Reputation: 71
Artifactory at the moment stores multiple duplicate docker image layers. If image A and image B both depend on layer SHA__12345 then artifactory will store both layer copies. Which is not a problem unless the layer SHA__12345 is a a gigabyte in size. In that case you can really quickly run out of space.
Is there a way in artifactory to deduplicate overlapping layers for storage reasons?
Thanks!
Upvotes: 6
Views: 1001
Reputation: 2770
Artifactory uses checksum-based storage:
A file that is uploaded to Artifactory, first has its SHA1 checksum calculated, and is then renamed to its checksum. It is then hosted in the configured filestore in a directory structure made up of the first two characters of the checksum. For example, a file whose checksum is "ac3f5e56..." would be stored in directory "ac"; a file whose checksum is "dfe12a4b..." would be stored in directory "df" and so forth.

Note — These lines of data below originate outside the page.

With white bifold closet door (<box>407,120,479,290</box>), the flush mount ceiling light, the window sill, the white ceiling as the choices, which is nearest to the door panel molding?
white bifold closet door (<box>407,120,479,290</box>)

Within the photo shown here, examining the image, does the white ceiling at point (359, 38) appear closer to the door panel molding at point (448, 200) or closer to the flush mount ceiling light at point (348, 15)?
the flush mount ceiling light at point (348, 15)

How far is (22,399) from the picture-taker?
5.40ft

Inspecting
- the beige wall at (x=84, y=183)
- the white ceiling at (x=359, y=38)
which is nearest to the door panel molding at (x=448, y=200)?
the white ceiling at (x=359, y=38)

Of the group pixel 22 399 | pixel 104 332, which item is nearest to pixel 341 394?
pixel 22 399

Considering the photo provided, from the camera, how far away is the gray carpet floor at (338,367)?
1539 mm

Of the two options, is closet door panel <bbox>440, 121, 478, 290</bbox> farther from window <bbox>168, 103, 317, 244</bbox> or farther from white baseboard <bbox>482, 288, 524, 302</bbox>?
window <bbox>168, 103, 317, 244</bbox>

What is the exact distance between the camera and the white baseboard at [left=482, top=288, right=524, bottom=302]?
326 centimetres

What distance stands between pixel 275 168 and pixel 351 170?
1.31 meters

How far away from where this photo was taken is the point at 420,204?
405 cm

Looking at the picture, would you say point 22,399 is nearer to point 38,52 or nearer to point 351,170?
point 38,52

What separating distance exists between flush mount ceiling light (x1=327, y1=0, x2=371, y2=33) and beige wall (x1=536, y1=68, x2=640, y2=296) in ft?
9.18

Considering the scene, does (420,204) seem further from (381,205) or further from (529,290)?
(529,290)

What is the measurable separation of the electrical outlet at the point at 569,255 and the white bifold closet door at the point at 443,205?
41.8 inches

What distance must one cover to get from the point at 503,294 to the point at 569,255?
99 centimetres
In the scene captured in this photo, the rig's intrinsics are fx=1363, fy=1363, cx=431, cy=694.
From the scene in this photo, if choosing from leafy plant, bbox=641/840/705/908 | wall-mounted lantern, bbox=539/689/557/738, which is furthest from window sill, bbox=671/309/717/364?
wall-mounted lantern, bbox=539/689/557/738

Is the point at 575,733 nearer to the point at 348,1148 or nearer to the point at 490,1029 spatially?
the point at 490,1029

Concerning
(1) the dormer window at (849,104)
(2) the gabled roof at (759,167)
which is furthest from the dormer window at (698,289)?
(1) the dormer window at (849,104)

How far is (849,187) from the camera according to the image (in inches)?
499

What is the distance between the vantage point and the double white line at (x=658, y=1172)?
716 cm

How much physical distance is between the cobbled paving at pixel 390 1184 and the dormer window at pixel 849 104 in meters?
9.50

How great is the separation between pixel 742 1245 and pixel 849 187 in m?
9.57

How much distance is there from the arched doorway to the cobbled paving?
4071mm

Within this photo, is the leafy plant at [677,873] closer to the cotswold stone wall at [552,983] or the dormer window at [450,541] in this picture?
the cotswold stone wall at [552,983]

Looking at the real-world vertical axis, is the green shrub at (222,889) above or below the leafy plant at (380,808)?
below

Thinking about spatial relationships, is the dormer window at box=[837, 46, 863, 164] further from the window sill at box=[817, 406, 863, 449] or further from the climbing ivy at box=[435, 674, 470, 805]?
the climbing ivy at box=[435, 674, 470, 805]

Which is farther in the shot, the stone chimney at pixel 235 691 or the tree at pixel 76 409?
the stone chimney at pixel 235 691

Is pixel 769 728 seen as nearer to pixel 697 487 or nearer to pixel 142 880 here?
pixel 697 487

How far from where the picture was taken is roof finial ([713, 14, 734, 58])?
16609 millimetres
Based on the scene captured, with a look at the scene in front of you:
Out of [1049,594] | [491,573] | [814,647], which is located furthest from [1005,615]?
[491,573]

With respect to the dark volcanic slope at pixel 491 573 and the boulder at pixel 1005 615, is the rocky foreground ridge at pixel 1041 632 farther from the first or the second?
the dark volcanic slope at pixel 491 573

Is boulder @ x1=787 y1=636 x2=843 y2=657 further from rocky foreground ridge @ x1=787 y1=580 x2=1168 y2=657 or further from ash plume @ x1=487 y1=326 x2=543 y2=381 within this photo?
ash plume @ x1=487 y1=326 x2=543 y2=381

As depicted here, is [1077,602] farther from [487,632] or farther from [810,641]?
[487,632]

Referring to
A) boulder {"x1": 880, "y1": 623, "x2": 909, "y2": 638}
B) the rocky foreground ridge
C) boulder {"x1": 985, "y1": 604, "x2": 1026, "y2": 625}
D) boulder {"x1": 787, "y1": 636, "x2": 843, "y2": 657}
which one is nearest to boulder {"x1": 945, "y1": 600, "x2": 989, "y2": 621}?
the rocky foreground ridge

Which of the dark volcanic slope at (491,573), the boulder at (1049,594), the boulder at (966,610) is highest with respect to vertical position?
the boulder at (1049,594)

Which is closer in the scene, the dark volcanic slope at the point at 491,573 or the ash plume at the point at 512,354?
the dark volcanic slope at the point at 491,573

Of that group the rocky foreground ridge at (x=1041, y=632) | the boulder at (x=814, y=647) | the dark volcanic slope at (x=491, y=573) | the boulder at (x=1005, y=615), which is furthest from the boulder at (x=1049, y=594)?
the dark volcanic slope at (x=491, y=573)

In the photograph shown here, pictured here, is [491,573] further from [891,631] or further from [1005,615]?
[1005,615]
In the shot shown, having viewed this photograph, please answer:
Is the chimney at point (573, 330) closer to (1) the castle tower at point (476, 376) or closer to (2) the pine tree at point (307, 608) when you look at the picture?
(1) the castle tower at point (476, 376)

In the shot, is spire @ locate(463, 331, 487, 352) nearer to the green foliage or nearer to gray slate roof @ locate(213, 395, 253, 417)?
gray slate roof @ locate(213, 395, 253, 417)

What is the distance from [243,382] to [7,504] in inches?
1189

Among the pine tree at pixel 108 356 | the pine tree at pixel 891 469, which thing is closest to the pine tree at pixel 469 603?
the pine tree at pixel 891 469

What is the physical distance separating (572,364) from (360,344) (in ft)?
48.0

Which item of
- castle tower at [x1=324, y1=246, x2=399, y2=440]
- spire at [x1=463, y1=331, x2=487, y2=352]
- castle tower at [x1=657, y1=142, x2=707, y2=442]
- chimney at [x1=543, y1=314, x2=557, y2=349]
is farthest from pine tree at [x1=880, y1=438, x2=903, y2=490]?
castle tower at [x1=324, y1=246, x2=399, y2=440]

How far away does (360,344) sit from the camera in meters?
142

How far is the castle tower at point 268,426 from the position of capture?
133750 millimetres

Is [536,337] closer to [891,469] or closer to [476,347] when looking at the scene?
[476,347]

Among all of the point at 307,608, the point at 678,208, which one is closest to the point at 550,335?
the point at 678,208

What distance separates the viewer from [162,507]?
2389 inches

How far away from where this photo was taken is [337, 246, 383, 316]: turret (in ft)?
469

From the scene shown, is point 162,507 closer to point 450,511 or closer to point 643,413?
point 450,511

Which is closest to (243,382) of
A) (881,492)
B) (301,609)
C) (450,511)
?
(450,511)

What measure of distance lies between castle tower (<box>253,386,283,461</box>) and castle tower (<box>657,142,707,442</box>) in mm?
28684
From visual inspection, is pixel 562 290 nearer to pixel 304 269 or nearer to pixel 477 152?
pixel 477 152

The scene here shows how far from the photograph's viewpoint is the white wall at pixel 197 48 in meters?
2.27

In parallel, Artifactory's creates a database entry mapping the file's checksum to the path it was uploaded to in a repository. This way of storing binaries optimizes many operations in Artifactory since they are implemented through simple database transactions rather than actually manipulating files.
One implication of this is that artifacts are deduplicated in general. Any two artifacts with the same checksum will point to the same file in storage, even if they're in different repositories. This applies to docker layers, as well as all other artifacts. So you shouldn't be having any issues with this.
Upvotes: 7